ОТРЫВОК ТЕКСТА:
»»

Так писал в своей преисполненной сарказмов книге «Сдача и гибель советского интеллигента. Юрий Олеша» ее автор Аркадий Белинков.
«Во главе с русским народом»
С первых лет после революции взгляд на историю России был (вполне объяснимо) несколько упрощенным: отсталая, «тюрьма народов», беспощадной метлой вымести все рецидивы проклятого прошлого… И это, признаться, многим нравилось, особенно — про беспощадную метлу. При этом, правда, границы Российской империи старались сохранить, насколько возможно, — незыблемыми. И даже расширить их. Потому что — не тюрьма уже, чай, понимать надо, а не понимаешь — заставим.

««

ЗАДАНИЕ 1:
Отберите из записей каждую строку, где встречается слово «camera». Регистр букв учитывается.

ПРЕДОСТАВЛЕННЫЕ ЗАПИСИ:
»»

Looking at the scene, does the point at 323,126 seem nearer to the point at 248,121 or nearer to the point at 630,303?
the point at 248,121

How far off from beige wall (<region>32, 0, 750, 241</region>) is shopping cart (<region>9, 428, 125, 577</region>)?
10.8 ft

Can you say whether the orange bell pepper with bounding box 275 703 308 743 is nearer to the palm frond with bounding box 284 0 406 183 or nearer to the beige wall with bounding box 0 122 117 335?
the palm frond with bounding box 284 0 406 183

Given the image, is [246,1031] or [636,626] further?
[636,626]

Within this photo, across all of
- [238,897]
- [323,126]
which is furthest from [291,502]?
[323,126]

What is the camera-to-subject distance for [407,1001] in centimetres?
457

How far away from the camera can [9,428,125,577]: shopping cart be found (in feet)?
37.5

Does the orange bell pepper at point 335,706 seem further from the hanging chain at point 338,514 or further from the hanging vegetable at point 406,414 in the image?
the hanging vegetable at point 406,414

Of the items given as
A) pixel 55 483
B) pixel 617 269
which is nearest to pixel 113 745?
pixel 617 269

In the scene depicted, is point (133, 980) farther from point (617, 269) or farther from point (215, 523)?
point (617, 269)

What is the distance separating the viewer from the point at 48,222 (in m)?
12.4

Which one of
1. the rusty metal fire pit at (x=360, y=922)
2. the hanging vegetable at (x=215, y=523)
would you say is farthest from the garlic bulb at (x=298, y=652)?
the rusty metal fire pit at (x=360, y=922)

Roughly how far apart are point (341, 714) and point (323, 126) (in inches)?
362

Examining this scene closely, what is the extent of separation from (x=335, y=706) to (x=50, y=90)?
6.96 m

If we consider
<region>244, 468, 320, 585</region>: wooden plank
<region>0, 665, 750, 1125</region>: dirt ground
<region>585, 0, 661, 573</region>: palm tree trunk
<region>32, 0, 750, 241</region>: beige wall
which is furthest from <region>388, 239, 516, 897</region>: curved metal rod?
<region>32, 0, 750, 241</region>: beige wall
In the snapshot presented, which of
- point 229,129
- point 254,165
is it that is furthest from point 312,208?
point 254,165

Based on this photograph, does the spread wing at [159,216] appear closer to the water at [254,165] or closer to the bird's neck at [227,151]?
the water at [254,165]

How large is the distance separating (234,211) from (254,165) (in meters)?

««

ЗАДАНИЕ 2:
Переведите на английский язык предложение из отрывка текста: «И это, признаться, многим нравилось, особенно — про беспощадную метлу».

РЕШЕНИЕ ЗАДАНИЯ 1:
What is the camera-to-subject distance for [407,1001] in centimetres?
How far away from the camera can [9,428,125,577]: shopping cart be found (in feet)?

РЕШЕНИЕ ЗАДАНИЯ 2:
And this, admittedly, appealed to many, especially the part about the merciless broom.